Come in precedenza evidenziato, l’Agenzia delle Entrate ha accolto l’impostazione adottata dalla società, precisando però meglio le modalità a seguito delle quali è possibile dimostrare la provenienza dei dividendi.

Viene, in primo luogo, confermato che la norma dell’art. 89 comma 3 del TUIR non pone alcun principio di carattere generale che preveda la distribuzione prioritaria degli utili tassati, piuttosto che degli utili che si sono formati in uno Stato a regime fiscale privilegiato, né tanto meno un’attribuzione proporzionale.

Le ragioni delle società che intendono “svuotare” prioritariamente il canestro dei dividendi non formatisi in Stati a regime fiscale privilegiato devono essere sostenute da una puntuale documentazione che attesti la provenienza di tutti gli utili nei vari passaggi della catena societaria.

 

Precisato come si può dimostrare la provenienza dei dividendi

Rispetto a questa indicazione, come detto già presente nella circolare n. 51/2010, la risoluzione n. 144/2017 meglio precisa il principio per cui la ricostruzione dei flussi deve riguardare “sia la formazione della provvista patrimoniale da cui i dividendi vengono attinti, sia la consumazione della stessa in occasione della distribuzione”; di fatto, occorrerebbe:
ricostruire in modo analitico la stratificazione fiscale del patrimonio netto della subholding, dimostrando quale parte delle sue riserve è stata alimentata da dividendi formatisi con utili prodotti in Stati a fiscalità ordinaria e quale da dividendi formatisi con utili prodotti in Stati a fiscalità privilegiata;
dimostrare che, all’atto della deliberazione di distribuzione della subholding, il canestro da cui si è attinto è quello relativo ai primi, e non ai secondi.

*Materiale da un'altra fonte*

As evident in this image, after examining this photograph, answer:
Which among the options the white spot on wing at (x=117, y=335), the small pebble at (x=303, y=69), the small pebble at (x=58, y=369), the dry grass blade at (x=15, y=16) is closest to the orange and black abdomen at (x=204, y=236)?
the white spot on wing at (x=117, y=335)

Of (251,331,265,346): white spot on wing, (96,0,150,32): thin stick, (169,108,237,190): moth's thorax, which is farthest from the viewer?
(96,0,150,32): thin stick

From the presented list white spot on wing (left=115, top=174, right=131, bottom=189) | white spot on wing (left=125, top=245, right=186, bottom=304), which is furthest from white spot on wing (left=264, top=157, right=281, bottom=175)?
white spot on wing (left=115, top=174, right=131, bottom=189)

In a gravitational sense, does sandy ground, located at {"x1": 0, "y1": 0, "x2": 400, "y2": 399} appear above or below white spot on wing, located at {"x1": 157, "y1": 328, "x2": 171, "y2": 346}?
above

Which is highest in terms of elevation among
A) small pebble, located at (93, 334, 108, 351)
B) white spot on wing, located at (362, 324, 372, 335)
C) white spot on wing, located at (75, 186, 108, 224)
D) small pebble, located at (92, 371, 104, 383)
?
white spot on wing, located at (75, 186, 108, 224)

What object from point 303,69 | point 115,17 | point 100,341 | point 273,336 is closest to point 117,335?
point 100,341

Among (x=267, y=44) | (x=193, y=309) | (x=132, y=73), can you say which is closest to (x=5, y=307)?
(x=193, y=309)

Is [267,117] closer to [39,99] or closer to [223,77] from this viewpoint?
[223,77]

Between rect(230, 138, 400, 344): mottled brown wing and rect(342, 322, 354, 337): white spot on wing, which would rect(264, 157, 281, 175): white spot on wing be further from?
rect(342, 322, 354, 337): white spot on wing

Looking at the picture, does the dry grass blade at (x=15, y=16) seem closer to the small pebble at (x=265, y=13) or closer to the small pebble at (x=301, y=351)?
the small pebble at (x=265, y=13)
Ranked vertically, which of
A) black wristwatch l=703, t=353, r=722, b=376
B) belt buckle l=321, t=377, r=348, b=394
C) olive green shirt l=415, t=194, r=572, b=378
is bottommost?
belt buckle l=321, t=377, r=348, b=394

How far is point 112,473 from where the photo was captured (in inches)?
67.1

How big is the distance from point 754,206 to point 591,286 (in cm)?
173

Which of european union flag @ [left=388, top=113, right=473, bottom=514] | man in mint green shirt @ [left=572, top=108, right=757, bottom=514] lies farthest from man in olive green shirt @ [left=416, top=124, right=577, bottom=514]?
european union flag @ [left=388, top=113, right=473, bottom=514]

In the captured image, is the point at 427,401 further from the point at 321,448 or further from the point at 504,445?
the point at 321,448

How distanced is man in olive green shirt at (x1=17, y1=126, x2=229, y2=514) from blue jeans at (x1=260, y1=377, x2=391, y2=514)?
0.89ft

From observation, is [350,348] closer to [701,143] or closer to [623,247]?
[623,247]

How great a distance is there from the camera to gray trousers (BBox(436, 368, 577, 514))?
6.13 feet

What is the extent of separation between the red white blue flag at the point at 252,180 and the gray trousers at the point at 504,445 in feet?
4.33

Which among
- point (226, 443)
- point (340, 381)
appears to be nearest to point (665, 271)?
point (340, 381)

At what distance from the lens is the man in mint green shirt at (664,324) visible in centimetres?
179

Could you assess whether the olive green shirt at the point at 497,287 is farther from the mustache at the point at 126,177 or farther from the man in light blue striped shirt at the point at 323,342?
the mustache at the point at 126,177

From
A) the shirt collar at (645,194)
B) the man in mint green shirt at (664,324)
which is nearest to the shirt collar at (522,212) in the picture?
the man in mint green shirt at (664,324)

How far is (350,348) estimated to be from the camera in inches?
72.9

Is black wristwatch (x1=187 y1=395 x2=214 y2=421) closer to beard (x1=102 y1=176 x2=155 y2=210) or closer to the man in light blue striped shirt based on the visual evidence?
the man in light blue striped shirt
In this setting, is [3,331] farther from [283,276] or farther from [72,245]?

Nel caso esaminato dalla risoluzione, il problema si è verificato nel primo passaggio, in quanto la stratificazione fiscale del patrimonio netto della subholding non è avvenuta solo con la documentazione prodotta dalla capogruppo, ma in sede di accertamento con adesione.

Per quanto riguarda invece il secondo aspetto, è stato invece considerato positivamente il fatto che non tanto la subholding, quanto piuttosto la controllata di secondo livello, avesse specificato nella propria delibera di distribuzione alla subholding che i 20 milioni erano stati attinti dai dividendi tassati; pur non essendo specificato dalla risoluzione, appare quanto mai opportuno, se non necessario, effettuare una specificazione di tenore analogo nella delibera di distribuzione dei dividendi dalla subholding alla capogruppo italiana.